_Consigne 1_:
Relevez chaque ligne des enregistrements qui contient le mot « saree » et recopiez-la.

_Texte à lire_:

——————————

Que dire des lauréats ? Rien, si ce n’est que les prévisions que je m’étais amusé à faire fin septembre, ici-même, n’étaient pas très éloignées de la réalité qui s’est dessinée début novembre. Marie Ndiaye a bien reçu le Goncourt, son outsider Guenassia le Goncourt des Lycéens, Ovaldé, bonne prétendante du Renaudot a obtenu le Renaudot des lycéens, Beigbeder a osé le Flore pour Liberati, Gwenaëlle Aubry a bien eu le Femina et Yannick Haenel l’Interallié comme prévu, il y a quelques semaines.

La vraie question qui concerne les prix est non pas l’attendu des résultats, mais la conséquence objective de leur obtention au-delà de la jubilation certaine pour le lauréat. Car soit le prix est là pour lancer un livre et en doper les ventes, soit il est là pour récompenser un talent. Dans les deux cas, le public ne doit pas être passé par là avant le jury, faute pour le jury d’être redondant et donc inopérant. Et c’est bien là le problème. Car, sauf exception, les lauréats en question étaient déjà sur la liste des meilleures ventes avant d’obtenir leur prix.

——————————

[Entrées du jeu de données]

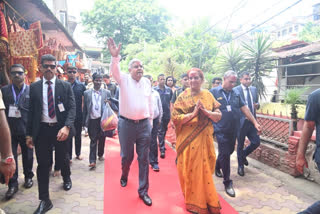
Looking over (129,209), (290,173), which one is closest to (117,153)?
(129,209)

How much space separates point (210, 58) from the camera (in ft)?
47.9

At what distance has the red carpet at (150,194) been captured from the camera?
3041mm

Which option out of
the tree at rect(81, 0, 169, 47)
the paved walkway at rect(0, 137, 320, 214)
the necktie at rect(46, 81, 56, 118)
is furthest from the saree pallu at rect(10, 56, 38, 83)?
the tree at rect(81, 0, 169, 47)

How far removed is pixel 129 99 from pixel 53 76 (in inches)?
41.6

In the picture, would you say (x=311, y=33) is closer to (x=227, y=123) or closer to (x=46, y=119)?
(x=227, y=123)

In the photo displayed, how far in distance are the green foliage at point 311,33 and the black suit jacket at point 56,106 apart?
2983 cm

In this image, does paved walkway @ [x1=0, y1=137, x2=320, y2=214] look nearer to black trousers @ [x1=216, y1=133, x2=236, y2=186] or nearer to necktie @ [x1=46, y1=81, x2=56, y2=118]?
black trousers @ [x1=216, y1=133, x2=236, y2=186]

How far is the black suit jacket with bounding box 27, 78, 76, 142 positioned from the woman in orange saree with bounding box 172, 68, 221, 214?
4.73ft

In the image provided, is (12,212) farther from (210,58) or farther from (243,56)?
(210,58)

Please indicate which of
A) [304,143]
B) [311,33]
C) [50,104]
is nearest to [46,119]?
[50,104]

——————————

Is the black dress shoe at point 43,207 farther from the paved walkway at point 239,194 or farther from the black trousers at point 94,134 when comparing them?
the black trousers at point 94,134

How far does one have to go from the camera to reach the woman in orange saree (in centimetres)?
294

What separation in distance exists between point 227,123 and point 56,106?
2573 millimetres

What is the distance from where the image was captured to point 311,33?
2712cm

——————————

_Consigne 2_:
D'après le texte sur les prix littéraires, quel prix Gwenaëlle Aubry a-t-elle obtenu ?

_Réponse attendue 1_:
is furthest from the saree pallu at rect(10, 56, 38, 83)?
How far is the black suit jacket with bounding box 27, 78, 76, 142 positioned from the woman in orange saree with bounding box 172, 68, 221, 214?
How far does one have to go from the camera to reach the woman in orange saree (in centimetres)?

_Réponse attendue 2_:
Le Femina.